* PROVIDED RECORDS:
- Opening Delimiter -
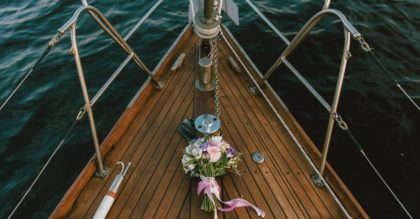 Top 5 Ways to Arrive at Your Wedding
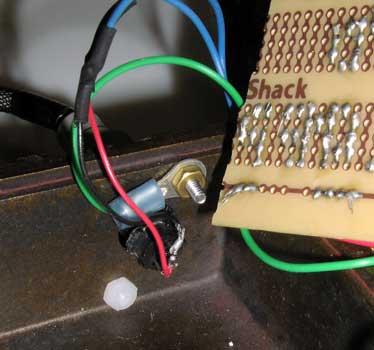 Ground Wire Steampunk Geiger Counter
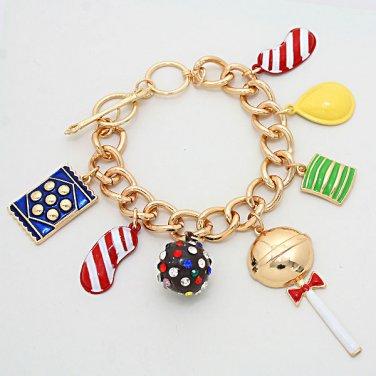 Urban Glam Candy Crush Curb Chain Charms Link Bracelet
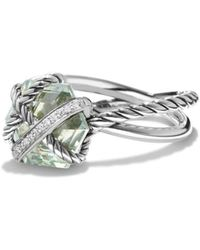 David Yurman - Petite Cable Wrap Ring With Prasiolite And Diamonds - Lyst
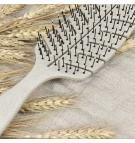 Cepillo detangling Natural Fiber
- Closing Delimiter -
- Opening Delimiter -
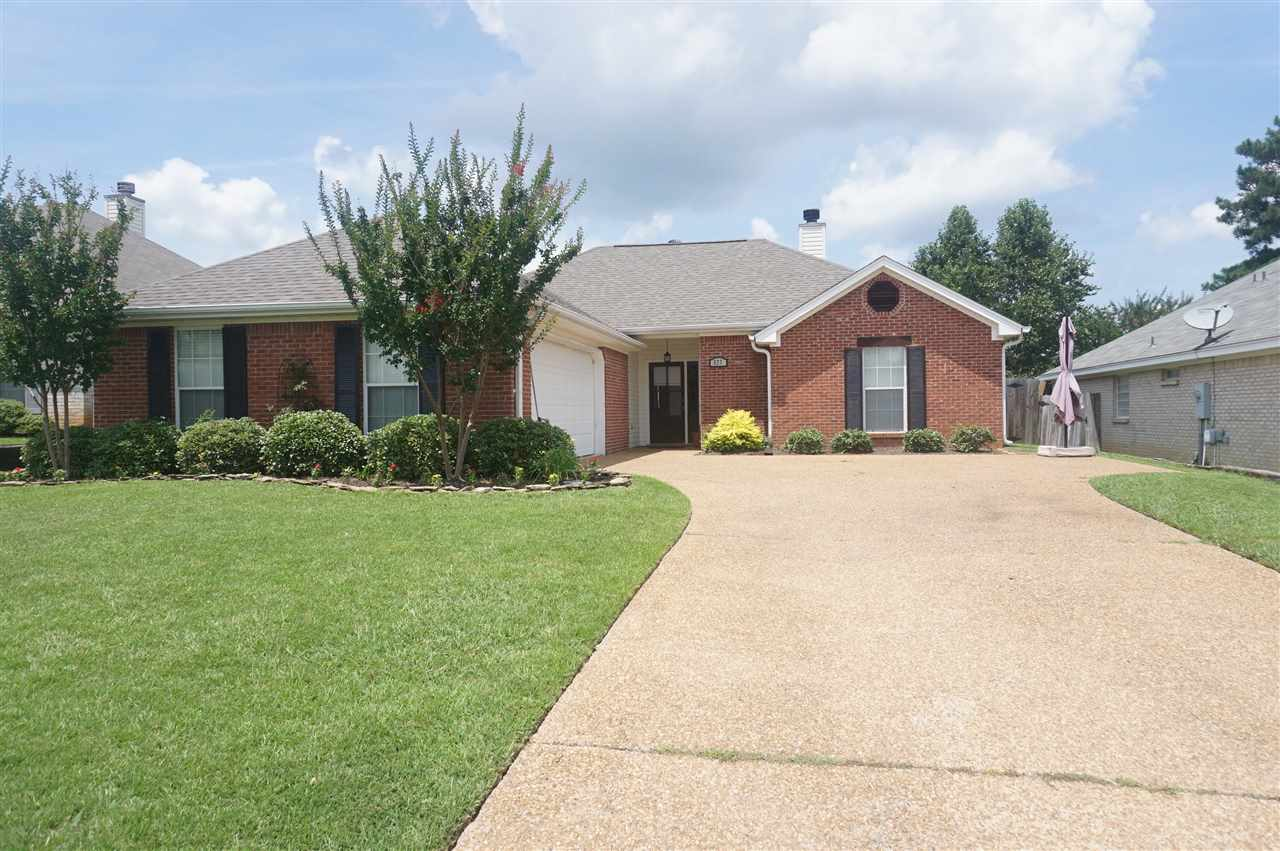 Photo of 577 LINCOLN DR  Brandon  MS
- Closing Delimiter -
- Opening Delimiter -
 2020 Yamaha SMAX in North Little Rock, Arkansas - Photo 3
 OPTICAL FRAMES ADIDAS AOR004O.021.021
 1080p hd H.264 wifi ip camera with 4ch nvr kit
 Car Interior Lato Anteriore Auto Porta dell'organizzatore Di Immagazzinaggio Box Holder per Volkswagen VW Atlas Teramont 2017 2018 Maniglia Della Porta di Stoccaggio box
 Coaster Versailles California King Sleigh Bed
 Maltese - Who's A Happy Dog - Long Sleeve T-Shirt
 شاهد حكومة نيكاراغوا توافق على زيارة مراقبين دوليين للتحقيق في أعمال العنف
- Closing Delimiter -
* YOUR ASSIGNMENT:
Above are the records. Copy only the lines from the one with "Urban Glam Candy" through the one with "Cepillo detangling Natural Fiber", exactly, with no pictures.

* TASK OUTPUT:
 Urban Glam Candy Crush Curb Chain Charms Link Bracelet
 David Yurman - Petite Cable Wrap Ring With Prasiolite And Diamonds - Lyst
 Cepillo detangling Natural Fiber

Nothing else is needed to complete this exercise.